### Spatial question entries
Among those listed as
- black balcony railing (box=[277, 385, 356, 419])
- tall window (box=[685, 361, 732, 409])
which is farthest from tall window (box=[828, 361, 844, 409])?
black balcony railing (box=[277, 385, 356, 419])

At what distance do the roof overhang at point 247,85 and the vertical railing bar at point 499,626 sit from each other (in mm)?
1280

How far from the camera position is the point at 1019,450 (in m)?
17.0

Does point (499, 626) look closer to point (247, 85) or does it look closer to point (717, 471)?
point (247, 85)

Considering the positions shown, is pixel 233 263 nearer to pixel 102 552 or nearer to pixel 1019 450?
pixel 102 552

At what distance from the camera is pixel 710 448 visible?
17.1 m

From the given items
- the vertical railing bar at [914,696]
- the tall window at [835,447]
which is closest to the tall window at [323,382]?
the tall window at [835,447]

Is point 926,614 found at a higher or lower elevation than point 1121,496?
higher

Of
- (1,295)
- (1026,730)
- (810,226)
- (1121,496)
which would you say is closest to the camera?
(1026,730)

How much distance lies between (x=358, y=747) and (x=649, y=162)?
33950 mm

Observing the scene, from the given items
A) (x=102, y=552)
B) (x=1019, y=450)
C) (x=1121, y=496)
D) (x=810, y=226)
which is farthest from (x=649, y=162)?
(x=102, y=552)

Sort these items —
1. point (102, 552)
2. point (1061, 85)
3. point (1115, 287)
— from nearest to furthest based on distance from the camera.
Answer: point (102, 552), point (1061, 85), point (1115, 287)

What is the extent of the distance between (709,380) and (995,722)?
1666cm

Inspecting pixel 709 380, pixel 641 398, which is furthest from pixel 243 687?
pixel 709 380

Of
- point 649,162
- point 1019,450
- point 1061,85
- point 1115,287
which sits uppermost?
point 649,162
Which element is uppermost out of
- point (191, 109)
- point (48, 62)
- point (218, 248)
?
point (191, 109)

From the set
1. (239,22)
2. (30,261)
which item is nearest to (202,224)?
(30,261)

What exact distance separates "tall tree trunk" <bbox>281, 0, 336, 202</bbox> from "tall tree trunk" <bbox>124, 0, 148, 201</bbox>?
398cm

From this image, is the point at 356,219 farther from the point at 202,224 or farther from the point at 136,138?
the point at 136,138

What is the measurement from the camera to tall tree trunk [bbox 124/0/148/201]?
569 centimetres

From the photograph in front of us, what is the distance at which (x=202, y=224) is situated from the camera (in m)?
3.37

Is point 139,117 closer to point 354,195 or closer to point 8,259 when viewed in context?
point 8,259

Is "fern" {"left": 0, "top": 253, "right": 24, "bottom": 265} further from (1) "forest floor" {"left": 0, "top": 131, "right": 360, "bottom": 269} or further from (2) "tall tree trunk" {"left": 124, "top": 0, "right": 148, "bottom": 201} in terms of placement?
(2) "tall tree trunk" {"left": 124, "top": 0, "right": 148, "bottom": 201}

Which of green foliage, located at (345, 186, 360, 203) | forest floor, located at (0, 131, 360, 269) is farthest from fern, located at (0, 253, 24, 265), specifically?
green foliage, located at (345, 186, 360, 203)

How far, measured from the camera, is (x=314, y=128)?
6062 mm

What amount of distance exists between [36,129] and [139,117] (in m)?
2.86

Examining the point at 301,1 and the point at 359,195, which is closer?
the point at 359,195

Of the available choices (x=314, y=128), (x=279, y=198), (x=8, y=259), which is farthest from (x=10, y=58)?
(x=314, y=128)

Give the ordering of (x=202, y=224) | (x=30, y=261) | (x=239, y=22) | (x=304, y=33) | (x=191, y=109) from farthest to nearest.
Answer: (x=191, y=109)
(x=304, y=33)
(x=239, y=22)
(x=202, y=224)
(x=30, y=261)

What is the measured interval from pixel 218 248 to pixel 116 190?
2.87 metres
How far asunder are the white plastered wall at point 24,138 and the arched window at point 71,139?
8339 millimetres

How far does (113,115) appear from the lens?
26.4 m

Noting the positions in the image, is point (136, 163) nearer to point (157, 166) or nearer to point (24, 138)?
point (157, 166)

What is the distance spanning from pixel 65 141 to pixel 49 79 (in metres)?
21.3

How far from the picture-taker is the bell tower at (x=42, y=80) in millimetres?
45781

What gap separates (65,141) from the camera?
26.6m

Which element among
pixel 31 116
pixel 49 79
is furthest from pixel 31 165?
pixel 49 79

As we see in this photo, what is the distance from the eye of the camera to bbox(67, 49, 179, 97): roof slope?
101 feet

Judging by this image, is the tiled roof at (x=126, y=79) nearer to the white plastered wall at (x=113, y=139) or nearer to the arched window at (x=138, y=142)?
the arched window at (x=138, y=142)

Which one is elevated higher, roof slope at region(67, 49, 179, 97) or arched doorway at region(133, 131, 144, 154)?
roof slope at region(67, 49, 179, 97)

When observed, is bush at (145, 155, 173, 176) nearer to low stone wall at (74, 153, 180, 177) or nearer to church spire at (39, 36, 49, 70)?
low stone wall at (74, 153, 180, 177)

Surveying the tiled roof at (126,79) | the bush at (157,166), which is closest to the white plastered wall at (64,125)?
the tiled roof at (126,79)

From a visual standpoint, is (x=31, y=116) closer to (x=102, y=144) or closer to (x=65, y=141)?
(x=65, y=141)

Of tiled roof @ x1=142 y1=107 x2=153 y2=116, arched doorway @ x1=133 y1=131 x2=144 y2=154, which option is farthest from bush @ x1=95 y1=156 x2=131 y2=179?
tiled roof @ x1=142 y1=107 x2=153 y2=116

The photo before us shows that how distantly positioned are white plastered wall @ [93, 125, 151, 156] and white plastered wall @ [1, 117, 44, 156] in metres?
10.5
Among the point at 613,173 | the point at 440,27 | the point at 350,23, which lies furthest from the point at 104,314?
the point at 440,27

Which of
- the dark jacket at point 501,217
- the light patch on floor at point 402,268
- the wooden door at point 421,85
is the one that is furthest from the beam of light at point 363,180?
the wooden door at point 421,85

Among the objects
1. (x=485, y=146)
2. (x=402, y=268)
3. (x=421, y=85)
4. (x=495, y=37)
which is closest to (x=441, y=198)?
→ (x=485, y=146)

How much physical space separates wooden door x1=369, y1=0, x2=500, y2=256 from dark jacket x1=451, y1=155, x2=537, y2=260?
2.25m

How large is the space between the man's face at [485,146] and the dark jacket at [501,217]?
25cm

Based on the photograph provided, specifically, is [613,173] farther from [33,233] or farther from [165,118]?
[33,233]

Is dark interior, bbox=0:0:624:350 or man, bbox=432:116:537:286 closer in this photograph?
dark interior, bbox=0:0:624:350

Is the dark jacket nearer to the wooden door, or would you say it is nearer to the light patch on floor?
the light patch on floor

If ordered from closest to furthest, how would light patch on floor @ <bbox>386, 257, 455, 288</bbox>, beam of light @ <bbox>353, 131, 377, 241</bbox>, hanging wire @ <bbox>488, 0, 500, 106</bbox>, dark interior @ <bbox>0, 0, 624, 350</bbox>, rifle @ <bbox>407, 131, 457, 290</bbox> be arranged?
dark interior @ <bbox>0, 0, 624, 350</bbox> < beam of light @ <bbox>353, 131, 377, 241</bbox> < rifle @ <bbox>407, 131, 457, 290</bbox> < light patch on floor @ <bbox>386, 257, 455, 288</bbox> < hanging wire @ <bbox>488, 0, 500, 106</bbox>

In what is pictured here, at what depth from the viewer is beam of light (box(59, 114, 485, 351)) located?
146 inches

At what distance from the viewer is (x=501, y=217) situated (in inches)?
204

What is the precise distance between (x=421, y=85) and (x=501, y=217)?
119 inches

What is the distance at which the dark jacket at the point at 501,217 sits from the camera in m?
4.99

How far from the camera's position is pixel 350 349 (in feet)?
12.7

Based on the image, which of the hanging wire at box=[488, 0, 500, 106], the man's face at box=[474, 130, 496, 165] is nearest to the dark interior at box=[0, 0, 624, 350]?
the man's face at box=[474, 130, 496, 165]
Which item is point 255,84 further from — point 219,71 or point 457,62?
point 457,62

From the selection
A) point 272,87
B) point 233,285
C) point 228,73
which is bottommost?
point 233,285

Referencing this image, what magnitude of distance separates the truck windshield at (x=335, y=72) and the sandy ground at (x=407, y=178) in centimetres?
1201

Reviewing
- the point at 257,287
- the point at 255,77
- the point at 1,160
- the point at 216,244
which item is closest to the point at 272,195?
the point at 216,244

### YOUR GOAL
Update the records starting with the line that contains "Referencing this image, what" and going on through the end of the records, changing "sandy ground" to "dusty ground" and keeping everything else as it is.

### EXPECTED ANSWER
Referencing this image, what magnitude of distance separates the truck windshield at (x=335, y=72) and the dusty ground at (x=407, y=178) in centimetres?
1201

Reviewing
- the point at 257,287
- the point at 255,77
- the point at 1,160
- the point at 216,244
which item is closest to the point at 272,195?
the point at 216,244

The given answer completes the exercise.